The use of all ROBOKASSA options, such as Additional User Parameters and XML Interfaces, will enable you to integrate your shop into our system as deeply as possible. This will ensure higher flexibility in using ROBOKASSA which will help you provide services to your clients at a totally new level. 

XML Interfaces help in advance obtain exchange rates ROBOKASSA and the list of acceptable currencies, as well as calculate both the amount receivable by the shop and the amount payable by the buyer. This will significantly enhance your opportunities in building up a convenient user interface on your website.
Further, you can at any time check the payment status. This will provide higher stability and security to your operations. For example, your system will automatically check payment status directly with before delivery of the goods ROBOKASSA.

And if you prescribe Additional User Parameters, you will be able to tune up your website operation so that to offer the maximum comfort to your clients and employees. Specifically, this will enable you to distribute cash flows inside your resources from the services or goods that you offer. 
Alternatively, these parameters can be used to additionally identify your clients. This is often needed to ensure that the payment is credited correctly.

Manual processing of orders

If you wish the client to pay an invoice only after your manager checks the order and the client approve the supply package, or if you have no website and work, e.g. by phone, or you may find it difficult to understand all the technical aspects of connection to our system or have no money to engage a programmer, then it is advisable to use this mode of operation. In the Client Account, you may find section "Invoicing", which represents a user-friendly interface to create and email to the client the link to the payment page for a particular order which was checked by your manager and agreed with your client. 

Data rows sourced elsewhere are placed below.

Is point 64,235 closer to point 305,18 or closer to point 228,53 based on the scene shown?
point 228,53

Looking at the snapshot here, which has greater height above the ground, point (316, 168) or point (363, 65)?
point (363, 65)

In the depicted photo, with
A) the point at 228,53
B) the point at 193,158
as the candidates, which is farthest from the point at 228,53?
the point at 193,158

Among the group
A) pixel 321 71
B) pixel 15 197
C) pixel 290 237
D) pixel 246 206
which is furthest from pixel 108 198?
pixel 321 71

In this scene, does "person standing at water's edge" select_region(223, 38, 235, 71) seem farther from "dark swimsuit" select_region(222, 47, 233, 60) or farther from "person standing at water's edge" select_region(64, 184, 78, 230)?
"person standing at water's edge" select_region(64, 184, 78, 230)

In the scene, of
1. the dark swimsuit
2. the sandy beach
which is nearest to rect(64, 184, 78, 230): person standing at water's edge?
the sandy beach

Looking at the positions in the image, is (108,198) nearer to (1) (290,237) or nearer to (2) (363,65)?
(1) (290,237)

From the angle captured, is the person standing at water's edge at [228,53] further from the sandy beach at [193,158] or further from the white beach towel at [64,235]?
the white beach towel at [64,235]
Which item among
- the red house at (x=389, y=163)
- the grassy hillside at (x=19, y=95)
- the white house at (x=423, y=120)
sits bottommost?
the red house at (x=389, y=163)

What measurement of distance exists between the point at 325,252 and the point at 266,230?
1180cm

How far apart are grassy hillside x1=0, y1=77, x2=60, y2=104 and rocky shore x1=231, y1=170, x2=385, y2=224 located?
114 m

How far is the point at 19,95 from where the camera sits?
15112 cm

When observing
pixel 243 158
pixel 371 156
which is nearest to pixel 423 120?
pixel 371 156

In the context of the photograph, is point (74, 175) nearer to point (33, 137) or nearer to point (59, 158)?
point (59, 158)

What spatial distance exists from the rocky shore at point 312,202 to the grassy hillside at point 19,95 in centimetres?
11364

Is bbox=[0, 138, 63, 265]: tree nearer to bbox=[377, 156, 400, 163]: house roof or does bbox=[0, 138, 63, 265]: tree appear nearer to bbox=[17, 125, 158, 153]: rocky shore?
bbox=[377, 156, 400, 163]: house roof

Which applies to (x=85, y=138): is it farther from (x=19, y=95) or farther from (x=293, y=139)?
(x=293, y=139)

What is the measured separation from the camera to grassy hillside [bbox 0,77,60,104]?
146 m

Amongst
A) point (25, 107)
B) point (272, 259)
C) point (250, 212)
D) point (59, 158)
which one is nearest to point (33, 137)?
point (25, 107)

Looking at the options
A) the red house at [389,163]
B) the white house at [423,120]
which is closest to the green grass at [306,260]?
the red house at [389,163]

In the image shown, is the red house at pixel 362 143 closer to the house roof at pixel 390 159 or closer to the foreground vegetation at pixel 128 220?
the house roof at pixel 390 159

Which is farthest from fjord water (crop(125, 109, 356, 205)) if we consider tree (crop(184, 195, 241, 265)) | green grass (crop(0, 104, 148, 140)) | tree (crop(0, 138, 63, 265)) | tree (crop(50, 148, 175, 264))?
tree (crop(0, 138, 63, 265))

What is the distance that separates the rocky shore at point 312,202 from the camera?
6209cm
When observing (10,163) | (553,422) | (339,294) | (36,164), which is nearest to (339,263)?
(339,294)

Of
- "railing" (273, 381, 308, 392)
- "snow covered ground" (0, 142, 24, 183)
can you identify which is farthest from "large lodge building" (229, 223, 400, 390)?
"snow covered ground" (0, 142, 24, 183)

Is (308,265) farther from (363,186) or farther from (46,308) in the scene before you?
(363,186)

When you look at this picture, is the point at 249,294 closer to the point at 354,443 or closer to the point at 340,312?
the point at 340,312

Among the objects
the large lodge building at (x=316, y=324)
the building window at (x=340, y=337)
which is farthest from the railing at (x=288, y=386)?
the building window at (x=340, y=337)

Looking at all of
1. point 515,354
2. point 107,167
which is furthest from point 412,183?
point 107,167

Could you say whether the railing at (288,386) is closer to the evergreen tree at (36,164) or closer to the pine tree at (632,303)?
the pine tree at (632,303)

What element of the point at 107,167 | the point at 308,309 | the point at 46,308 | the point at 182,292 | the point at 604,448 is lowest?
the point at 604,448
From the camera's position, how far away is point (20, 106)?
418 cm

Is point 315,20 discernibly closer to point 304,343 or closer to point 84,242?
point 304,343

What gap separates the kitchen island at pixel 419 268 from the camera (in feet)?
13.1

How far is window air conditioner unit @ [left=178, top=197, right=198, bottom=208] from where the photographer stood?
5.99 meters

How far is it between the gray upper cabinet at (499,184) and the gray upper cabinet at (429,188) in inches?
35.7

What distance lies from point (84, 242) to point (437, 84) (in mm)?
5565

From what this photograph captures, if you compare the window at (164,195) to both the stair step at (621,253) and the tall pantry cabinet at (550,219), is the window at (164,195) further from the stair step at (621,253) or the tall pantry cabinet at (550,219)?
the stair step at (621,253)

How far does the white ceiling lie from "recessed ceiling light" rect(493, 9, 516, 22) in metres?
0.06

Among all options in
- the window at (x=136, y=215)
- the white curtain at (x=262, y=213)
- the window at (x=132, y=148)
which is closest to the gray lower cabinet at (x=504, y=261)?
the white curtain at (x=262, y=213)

In order to put in place this mode of operation with ROBOKASSA you need to take the following steps:

  1. Register at our website http://www.robokassa.ru/.
  2. Create your store in section Technical Settings and prescribe two passwords (this is mandatory)
  3. In fields ResultURL, choose E-Mail as a method of data dispatch and specify the mailbox where you want to receive notices of successful payments to be further processed by your manager.
  4. No other additional settings are needed, provided that you plan to work only manually.

Some specifics to be taken into account before redirecting the user to the payment page

If the goods on your website are offered on a one-of-a-kind basis or if the goods are reserved for a particular buyer for a certain period of time, then you should take into account the following aspects: 

  • The payment transaction starts only when the user clicks button "Pay"/"Checkout" in ROBOKASSA interface.  (it is at this moment that the time allocated for payment starts to run),
    i.e. even if the user moved to ROBOKASSA, the interface from your website, selected (or viewed) the payment option, but did not initiate the transaction by clicking the button "Pay"/"Checkout", no records will be kept in ROBOKASSA system.
  • Certain payment methods may provide for 1-2 hour timeout, while others may require from one day to a week. 

If you want to go into details:

  • Bank cards and electronic payment systems (e-money):WebMoney, Yandex.Money, WalletOne and etc. – the time allocated for payment is 45 minutes.
  • For terminals: QIWI, Elecsnet, and etc –  the time allocated for payment is two days (48 hours). Except for QIWI – one day (24 hours).
  • For online-banking systems: Alfa-Click, VTB24, QBank, Petrokommerz and etc. – the time allocated for payment is 1 day (24 hours).
  • For ATMs  the time allocated for payment is 1 day (24 hours).
  • For other payment methods: Mobile commerce (1 hour), Svyaznoy, Evroset (2 days)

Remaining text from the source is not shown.